Bertemu Ketua MPR, Try Sutrisno: Empat Alasan Kenapa RUU HIP Perlu Diubah

Kamis 02 Jul 2020, 22:10 WIB
Wakil Presiden RI  ke-6 Try Sutrisno saat usai menyasampaikan masukan soal RUU HIP. (rizal)

Wakil Presiden RI ke-6 Try Sutrisno saat usai menyasampaikan masukan soal RUU HIP. (rizal)

JAKARTA -  Wakil Presiden RI  ke-6 Try Sutrisno bersama Purnawiran TNI mendatangi Pimpinan MPR RI untuk memberikan saran dan masukan terkait Rancangan Undang-Undang Haluan Ideologi Pancasila (RUU HIP).

Try meminta pimpinan MPR mengupayakan RUU HIP direvisi dari semula mengatur tentang haluan ideologi menjadi Pembinaan Ideologi Pancasila (PIP) setelah mendapat persetujuan dari para purnawirawan.

Demikian disampaikan Pak Try usai bersilaturahim dengan pimpinan MPR Bambang Soesatyo bersama para purnawirawan TNI sekaligus memberikan aspirasi mereka mengenai RUU HIP di Kompleks Parlemen, Kamis (2/7/2020).

"Dinamika tentang RUU HIP mencerminkan bahwa elemen masyarakat peduli atas falsafah dan ideologi. Pro kontra perlu kita pahami komprehensif dan bijaksana agar kohesif tidak terganggu," kata Try kepada wartawan.

Try menegaskan,  Pancasila merupakan norma yang mengatur norma lain di luar Pancasila. Selain itu, kata dia, Pancasila juga telah dijadikan ruh oleh pendiri bangsa ke dalam tubuh UUD 1945. Oleh sebab itu, Undang-undang tidak selayaknya mengatur mengenai falsafah Pancasila karena menyangkut asas negara.

Try bersama purnawirawan TNI mengatakan sepakat agar RUU HIP dilakukan perubahan, yakni direvisi menjadi RUU yang mengatur tentang pembinaan ideologi Pancasila. Dengan demikian, RUU yang baru bukan lagi mengatur soal haluan tapi implementasi dan pembinaan ideologi.

"Setelah mempelajari draft RUU HIP atau pembinaan ideologi dan dinamika masyakarat. kami sadari draft HIP perlu revisi beberapa pasal," katanya.

Try menerangkan ada empat alasan mengapa RUU HIP perlu diubah menjadi RUU PIP. Dia mengatakan salah satunya karena sejak era reformasi masyarakat telah berpaling dari wacana pembinaan ideologi Pancasila. Keadaan itu membuat Pancasila telah tidak hanya ditinggalkan, tapi juga ditanggalkan.

"Misal BP7 (Badan Pembinaan Pendidikan Pelaksanaan Pedoman Penghayatan dan Pengamalan Pancasila) bubar tapi enggak ada pengganti.

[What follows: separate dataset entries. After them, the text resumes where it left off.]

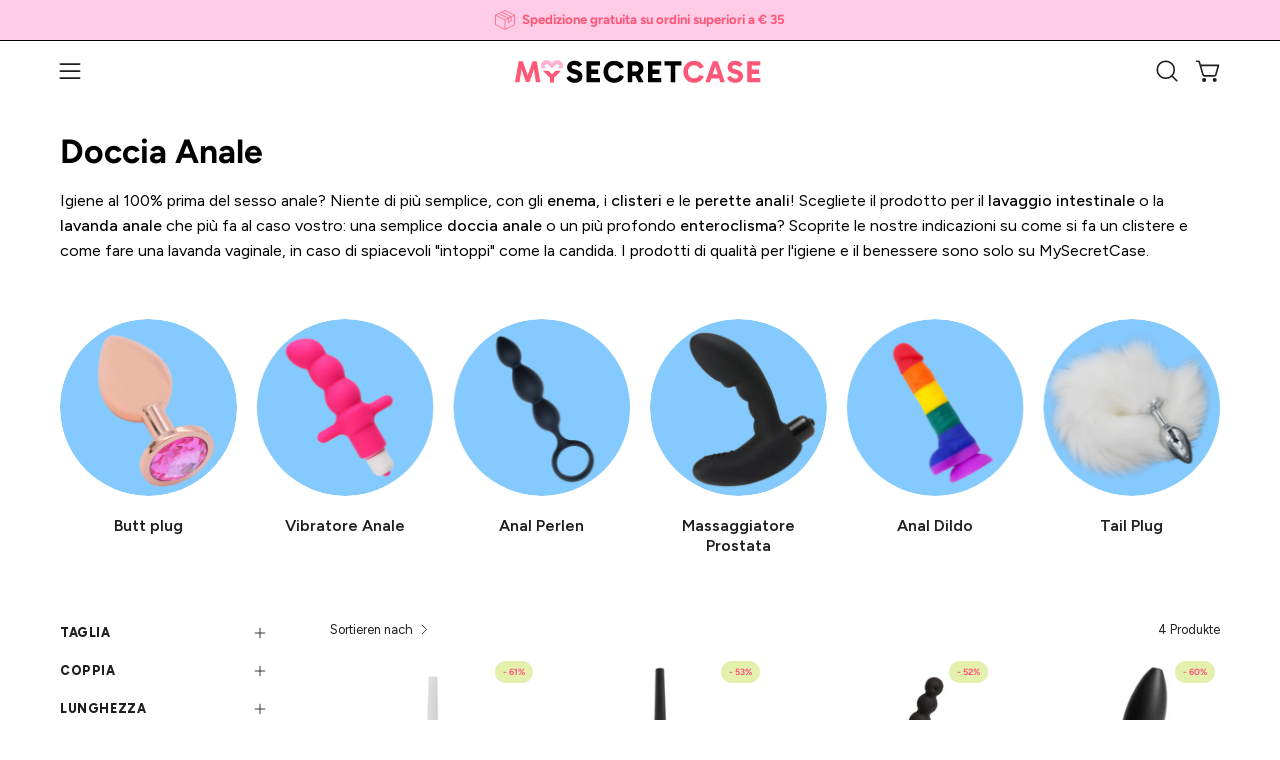

--- FILE ---
content_type: text/javascript
request_url: https://cdn.shopify.com/extensions/019b6e52-b0de-7f6f-8151-2fa3c538dc29/flits-78/assets/9113.eb961b50.storeFrontContainer.4.6.7.chunk.js
body_size: -448
content:
"use strict";(self.webpackChunkapp_container=self.webpackChunkapp_container||[]).push([[9113],{9113:(e,t,n)=>{n.r(t),n.d(t,{ExtractDataCountry:()=>r});const r=()=>{const e=document.getElementsByClassName("flits-country-province-name")[0],t=document.createElement("select");t.innerHTML=e.innerHTML;const n=t.querySelectorAll("option"),r=[],c={};return n.forEach(((e,t)=>{r.push({code:e.getAttribute("value"),name:e.innerText});const n=(JSON.parse(e.getAttribute("data-provinces"))||[]).map((e=>({code:e[0],name:e[1]})));c[e.getAttribute("value")]=n})),{countries:r,provinces:c}}}}]);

Pelajaran Pancasila mulai dari TK sampai universitas tak lagi wajib," katanya.

Kedua, konsekuensi dari poin pertama mengakibatkan ideologi transnasional menjadi bebas masuk ke negeri ini. Paham seperti liberalisme, radikalisme, bahkan terorisme masuk dengan bebas sehingga tatanan ekonomi dikuasai pemilik modal.

"Demikian juga paham kekhalifahan, intoleransi dan terorisme yang dimotori HTI. Potensi paham komunis atau neokomunisme juga harus dicermati, diwaspadai terus menerus," jelasnya.

Ketiga, potensi ancaman poin kedua, menurutnya, semakin mengkhawatirkan seiring canggihnya teknologi dengan dominasi negara maju atas negara berkembang. "Jajahan tak melulu soal fisik tapi proxywar," ujarnya.